Der Eingliederungsbeschluss ist keine Satzungsänderung, §§ 320 Abs. 1 Satz 2 i.V.m. 319 Abs. 1 Satz 2 AktG. Ausreichend ist daher eine einfache Mehrheit bei der Beschlussfassung. Das kann dann relevant werden, wenn die Stimmberechtigung hinter der Kapitalbeteiligung von 95 % des Grundkapitals zurückbleibt (weil bspw. Höchststimmrechte vereinbart oder Vorzugsaktien ausgegeben wurden).
c) Vollzug
Rz. 114
Mit der Eintragung der Eingliederung in das Handelsregister der einzugliedernden Gesellschaft wird die Gesellschaft in die Hauptgesellschaft eingegliedert. Die Eintragung wirkt mithin konstitutiv, § 320 Abs. 1 Satz 3 i.V.m. § 319 Abs. 7 AktG. Mit der Eintragung der Eingliederung gehen gem. § 320a AktG alle Aktien, die sich nicht in der Hand der Hauptgesellschaft befinden, auf diese über. Die eingegliederte Gesellschaft wird Einmann-AG. Der Übergang der Anteilsinhaberschaft vollzieht sich kraft Gesetzes.
Hinweis
Nach dem Vollzug der Eingliederung besteht für die durch die Eingliederung verbundenen Unternehmen (§ 15 AktG) eine unwiderlegliche Konzernvermutung (§ 18 Abs. 1 Satz 2 AktG).

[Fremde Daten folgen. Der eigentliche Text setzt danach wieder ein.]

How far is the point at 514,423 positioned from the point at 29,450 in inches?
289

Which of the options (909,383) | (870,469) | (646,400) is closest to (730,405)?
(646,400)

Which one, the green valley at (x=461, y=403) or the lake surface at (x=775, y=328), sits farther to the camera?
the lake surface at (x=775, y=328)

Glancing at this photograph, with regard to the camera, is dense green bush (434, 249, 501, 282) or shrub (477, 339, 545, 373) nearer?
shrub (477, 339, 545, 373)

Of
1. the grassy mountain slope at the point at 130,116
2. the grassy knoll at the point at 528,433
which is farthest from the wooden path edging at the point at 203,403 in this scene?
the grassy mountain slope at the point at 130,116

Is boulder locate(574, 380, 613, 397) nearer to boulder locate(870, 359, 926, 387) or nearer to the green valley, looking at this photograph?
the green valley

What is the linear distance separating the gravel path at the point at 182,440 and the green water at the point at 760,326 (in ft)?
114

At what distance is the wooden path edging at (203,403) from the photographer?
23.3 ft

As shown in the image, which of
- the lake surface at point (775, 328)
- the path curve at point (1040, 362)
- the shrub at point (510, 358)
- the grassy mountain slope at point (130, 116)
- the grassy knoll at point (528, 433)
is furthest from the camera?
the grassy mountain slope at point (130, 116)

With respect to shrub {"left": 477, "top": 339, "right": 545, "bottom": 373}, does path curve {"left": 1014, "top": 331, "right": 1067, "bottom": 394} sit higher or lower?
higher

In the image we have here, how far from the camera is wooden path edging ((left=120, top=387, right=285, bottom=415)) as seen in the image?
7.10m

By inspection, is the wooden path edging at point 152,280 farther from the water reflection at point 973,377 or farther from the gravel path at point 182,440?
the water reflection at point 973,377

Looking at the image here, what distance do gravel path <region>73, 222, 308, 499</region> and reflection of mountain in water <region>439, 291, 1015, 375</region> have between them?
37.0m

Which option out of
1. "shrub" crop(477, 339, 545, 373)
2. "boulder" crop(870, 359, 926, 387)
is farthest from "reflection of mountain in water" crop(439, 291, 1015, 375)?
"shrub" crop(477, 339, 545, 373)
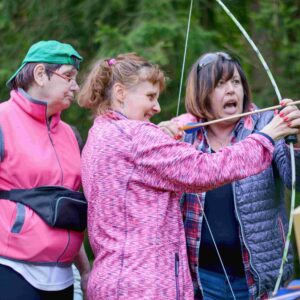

Die ausgeschiedenen Aktionäre erhalten eine Abfindung für die Übertragung ihrer Anteile. Der Anspruch entsteht mit der Eingliederung der Gesellschaft. Für die Übertragung ihrer Anteile erhalten die Aktionäre i.d.R. Aktien der Hauptgesellschaft (§ 320b AktG). Die Hauptgesellschaft kann die Aktien durch eine Kap...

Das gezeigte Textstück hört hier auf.